In a sense, I suppose I am the picture of someone for whom breastfeeding has been successfully normalized. Advantages and disadvantages are pretty balanced for me, but I do it anyway. I am certainly subject to the pressures of my particular peer group, but I’m not consciously impressed by the scare tactics. I can keep nursing without vilifying formula companies, because their existence and marketing doesn’t feel threatening to me. (NB: I am speaking only for my own race/class/education/geographic position. I know the spiel, I promise.)
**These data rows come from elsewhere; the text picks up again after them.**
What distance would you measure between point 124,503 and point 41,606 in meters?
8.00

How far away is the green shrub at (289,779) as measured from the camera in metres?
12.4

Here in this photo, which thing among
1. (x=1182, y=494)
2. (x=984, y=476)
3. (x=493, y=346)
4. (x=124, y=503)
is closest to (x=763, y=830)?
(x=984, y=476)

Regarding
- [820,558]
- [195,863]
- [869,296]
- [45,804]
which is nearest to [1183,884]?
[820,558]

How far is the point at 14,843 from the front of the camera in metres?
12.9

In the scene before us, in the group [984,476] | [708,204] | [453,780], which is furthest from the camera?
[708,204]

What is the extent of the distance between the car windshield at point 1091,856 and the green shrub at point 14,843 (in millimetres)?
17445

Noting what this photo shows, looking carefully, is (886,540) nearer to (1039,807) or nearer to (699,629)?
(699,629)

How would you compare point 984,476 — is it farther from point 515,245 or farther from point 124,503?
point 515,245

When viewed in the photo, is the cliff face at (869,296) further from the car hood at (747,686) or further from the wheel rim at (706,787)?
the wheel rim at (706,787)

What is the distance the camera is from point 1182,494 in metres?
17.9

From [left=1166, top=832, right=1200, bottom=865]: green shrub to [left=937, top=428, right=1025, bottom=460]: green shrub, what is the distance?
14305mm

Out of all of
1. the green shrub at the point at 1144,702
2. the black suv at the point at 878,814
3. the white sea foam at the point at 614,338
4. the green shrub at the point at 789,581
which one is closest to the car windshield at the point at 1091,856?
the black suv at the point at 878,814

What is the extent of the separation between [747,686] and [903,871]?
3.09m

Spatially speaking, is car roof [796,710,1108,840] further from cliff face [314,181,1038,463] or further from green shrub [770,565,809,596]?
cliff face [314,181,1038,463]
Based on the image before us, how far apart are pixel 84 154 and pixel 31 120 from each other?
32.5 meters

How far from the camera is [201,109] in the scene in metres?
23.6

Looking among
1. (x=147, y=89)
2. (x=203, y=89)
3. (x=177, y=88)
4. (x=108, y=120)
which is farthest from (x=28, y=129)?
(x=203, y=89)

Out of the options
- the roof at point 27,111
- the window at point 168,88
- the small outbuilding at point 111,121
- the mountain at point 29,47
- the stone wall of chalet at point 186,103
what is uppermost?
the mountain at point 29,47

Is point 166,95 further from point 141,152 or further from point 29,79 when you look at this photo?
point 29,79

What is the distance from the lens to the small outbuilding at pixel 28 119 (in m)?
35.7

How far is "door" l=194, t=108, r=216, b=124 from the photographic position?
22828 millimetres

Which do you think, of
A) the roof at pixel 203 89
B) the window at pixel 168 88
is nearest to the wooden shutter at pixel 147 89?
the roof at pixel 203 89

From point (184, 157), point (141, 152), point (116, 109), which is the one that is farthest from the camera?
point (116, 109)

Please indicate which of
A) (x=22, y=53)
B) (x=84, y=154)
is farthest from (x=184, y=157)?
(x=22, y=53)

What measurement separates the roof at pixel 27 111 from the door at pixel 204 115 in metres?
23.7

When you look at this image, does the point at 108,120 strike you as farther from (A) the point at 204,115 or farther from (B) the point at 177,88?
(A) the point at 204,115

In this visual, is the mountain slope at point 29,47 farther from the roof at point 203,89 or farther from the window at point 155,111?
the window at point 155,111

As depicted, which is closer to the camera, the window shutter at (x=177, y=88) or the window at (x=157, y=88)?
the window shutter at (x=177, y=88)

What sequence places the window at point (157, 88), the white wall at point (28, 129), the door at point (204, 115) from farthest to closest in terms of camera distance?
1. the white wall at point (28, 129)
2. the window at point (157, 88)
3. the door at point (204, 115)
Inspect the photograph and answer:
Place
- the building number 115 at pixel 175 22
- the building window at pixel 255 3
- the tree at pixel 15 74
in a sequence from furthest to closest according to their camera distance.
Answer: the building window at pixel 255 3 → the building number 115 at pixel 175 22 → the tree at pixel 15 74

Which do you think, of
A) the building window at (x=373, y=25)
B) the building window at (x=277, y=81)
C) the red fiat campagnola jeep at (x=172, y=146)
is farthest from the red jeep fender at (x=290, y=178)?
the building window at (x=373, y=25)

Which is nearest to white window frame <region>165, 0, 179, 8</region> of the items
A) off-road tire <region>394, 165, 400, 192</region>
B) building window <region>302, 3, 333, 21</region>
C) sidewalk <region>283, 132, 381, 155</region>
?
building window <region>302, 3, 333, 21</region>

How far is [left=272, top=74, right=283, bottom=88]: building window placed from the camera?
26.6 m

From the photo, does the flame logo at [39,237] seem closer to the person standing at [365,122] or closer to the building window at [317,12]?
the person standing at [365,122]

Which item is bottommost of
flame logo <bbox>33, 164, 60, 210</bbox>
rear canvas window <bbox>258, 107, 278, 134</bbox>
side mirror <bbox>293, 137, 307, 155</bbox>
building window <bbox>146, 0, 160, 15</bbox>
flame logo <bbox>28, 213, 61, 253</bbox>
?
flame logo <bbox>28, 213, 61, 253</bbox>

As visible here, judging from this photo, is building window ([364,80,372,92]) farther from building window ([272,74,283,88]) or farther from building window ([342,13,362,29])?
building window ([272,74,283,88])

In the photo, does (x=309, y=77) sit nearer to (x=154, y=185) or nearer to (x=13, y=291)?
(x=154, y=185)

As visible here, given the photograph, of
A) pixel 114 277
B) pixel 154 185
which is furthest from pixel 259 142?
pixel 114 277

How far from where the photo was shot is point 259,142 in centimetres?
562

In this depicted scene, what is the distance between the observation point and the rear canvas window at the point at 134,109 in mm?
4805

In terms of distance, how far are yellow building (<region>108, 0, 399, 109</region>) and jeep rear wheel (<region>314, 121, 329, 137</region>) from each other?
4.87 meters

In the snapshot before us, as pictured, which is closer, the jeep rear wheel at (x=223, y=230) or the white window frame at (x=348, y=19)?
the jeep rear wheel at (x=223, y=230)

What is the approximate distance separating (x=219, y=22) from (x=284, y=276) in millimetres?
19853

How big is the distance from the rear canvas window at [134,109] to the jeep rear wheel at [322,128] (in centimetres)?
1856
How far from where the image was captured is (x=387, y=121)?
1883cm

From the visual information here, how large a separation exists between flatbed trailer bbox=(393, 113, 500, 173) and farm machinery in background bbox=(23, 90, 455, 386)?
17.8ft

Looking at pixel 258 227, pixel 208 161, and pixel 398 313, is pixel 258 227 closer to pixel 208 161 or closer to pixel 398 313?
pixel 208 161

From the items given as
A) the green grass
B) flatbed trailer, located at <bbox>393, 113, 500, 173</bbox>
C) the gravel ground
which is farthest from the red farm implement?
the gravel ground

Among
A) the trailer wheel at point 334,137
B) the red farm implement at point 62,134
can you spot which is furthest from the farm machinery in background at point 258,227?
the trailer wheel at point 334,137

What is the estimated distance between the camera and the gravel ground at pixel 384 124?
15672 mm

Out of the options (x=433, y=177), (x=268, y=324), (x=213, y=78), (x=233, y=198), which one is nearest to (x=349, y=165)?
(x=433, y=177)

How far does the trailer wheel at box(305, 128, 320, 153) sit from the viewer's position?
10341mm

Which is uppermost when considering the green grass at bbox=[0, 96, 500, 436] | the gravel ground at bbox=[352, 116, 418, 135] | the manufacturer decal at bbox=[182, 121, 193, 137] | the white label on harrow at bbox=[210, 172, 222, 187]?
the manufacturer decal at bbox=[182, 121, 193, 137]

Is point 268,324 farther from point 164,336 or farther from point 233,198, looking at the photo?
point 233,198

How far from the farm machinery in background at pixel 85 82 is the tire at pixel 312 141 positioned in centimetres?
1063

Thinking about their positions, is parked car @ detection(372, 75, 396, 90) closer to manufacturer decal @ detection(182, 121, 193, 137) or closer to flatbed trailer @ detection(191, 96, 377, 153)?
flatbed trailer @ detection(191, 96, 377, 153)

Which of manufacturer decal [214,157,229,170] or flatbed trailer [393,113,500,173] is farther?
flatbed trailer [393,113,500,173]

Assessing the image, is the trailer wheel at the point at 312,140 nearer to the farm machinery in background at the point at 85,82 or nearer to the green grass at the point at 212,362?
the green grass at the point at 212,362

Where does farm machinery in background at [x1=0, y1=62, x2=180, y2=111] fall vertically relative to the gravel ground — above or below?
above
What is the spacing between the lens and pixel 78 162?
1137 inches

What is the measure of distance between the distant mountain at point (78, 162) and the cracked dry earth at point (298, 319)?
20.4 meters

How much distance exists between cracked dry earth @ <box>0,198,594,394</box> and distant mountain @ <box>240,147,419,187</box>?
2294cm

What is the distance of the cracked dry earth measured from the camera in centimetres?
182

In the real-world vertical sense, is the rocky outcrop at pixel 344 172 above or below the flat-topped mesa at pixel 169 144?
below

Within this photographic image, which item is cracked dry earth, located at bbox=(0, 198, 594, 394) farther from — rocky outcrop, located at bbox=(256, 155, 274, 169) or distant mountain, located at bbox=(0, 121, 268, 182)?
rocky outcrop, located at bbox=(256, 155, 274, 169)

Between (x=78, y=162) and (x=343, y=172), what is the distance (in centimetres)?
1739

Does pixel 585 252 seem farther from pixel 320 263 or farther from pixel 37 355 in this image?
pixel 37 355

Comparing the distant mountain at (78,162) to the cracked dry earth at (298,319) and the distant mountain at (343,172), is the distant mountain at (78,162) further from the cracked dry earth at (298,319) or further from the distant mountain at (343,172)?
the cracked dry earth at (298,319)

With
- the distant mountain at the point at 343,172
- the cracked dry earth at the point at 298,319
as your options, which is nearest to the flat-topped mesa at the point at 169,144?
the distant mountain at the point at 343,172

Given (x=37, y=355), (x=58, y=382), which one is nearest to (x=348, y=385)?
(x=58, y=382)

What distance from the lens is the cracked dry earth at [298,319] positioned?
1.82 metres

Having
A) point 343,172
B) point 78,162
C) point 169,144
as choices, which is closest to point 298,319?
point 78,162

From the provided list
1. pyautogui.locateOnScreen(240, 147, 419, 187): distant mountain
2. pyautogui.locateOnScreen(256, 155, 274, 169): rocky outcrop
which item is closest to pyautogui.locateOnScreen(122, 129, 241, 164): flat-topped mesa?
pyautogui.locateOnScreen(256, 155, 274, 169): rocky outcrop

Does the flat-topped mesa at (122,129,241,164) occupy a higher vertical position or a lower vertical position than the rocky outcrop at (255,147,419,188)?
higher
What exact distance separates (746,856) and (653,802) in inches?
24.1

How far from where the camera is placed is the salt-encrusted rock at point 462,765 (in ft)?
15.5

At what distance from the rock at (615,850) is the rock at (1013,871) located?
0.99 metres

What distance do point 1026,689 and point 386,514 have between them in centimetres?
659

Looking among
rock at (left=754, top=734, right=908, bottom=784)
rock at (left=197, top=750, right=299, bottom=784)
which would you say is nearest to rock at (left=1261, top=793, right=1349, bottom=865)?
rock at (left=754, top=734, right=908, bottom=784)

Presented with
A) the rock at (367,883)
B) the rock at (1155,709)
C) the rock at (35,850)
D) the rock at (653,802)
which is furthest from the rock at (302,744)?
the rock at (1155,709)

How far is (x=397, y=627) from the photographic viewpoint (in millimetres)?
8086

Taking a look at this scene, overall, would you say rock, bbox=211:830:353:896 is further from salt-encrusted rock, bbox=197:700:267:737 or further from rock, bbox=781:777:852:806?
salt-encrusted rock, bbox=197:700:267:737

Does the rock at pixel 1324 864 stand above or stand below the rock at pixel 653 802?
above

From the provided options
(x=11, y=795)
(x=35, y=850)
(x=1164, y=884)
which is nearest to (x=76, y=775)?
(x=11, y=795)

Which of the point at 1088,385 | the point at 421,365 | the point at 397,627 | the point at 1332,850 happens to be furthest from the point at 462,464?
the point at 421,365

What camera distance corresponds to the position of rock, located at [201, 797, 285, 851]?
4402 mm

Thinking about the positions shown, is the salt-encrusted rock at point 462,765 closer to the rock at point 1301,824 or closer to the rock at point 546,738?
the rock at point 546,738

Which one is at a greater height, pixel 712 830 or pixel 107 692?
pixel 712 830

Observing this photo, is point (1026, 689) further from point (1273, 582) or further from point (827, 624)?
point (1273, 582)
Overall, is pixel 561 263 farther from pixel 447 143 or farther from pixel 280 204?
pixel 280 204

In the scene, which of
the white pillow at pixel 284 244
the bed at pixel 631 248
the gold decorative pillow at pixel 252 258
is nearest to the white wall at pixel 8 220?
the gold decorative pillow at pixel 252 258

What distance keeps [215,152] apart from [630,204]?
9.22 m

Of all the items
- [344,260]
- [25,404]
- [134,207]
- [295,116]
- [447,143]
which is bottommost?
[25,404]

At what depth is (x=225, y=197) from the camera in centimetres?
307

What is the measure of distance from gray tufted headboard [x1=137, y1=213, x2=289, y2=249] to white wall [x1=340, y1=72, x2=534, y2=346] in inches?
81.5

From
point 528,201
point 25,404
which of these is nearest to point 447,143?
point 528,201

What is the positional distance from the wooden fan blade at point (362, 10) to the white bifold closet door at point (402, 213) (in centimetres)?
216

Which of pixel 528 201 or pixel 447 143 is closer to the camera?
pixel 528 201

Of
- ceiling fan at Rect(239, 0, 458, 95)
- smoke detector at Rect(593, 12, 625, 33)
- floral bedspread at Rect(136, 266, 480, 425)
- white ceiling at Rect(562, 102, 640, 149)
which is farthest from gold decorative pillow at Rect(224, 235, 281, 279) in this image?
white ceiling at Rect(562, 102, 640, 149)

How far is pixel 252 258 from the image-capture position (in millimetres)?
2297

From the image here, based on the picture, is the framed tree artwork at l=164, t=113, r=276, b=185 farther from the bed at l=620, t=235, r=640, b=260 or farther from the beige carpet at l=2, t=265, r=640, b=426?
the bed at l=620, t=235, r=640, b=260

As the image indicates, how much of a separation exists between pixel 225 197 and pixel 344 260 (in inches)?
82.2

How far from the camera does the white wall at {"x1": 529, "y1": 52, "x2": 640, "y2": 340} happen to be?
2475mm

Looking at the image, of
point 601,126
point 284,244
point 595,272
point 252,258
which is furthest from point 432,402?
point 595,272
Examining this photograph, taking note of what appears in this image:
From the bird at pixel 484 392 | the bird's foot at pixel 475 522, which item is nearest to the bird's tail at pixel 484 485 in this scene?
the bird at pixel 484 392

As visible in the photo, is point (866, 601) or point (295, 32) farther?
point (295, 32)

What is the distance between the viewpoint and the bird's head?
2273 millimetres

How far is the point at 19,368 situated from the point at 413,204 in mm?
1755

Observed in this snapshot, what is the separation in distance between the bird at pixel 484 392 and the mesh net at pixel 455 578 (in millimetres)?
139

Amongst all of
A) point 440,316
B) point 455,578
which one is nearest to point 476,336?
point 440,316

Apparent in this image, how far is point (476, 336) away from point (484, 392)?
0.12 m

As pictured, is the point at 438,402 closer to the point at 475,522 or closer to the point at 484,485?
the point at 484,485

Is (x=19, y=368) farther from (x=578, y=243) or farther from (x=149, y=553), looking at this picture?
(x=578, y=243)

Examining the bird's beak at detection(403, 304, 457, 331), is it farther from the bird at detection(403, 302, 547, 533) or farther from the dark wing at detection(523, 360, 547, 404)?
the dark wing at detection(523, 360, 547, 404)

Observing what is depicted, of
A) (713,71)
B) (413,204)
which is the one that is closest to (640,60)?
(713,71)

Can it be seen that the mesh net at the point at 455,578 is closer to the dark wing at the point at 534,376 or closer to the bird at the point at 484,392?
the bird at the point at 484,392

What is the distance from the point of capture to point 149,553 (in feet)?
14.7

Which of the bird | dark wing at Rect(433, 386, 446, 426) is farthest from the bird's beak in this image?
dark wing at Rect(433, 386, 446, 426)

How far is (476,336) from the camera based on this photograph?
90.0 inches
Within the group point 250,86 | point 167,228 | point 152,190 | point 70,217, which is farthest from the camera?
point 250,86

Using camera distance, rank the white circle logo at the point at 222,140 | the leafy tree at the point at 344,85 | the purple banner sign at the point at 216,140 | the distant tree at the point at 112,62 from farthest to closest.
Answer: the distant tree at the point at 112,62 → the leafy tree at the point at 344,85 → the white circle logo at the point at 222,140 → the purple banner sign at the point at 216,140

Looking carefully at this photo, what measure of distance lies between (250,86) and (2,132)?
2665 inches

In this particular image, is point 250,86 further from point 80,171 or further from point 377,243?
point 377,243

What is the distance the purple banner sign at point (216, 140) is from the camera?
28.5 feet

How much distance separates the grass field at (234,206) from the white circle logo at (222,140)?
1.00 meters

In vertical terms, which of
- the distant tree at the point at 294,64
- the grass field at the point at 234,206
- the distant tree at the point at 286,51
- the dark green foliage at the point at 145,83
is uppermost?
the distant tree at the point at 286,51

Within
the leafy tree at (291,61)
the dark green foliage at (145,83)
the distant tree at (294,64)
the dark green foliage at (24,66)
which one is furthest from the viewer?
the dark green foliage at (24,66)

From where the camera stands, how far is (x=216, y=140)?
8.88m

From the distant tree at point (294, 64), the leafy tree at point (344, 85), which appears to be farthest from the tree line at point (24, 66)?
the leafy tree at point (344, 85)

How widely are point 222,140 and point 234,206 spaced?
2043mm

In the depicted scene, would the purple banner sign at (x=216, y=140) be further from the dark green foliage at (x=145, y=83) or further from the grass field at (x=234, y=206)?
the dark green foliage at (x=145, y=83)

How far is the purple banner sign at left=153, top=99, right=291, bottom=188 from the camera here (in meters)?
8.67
What I don’t feel especially moved to do is wax poetic about how beautiful it is, because I don’t find it especially more beautiful than other ways of relating to my children. I value feeling physically close to them, but I value it much more when I am sure it’s not just the affection I feel for my refrigerator. When the Bean comes to sit next to me on the porch swing here, when Jackalope, in a recent development, rests the SIDE of her head on my chest, that makes my heart swell. Jackalope latching right on in the delivery room was a great relief, because it suggested she might avoid the Bean’s early difficulties, but I also love watching her chow down on applesauce; she makes this kind of raptor shriek and launches herself bodily at the spoon. Likewise, it does my heart much good to see the Bean eat a pancake I have
mangled cut into his requested shape. “I want one shaped like Mama holding Jackalope,” he says, and, calling upon the spirits of Mary Cassatt and Kara Walker and Julia Child, I feed him.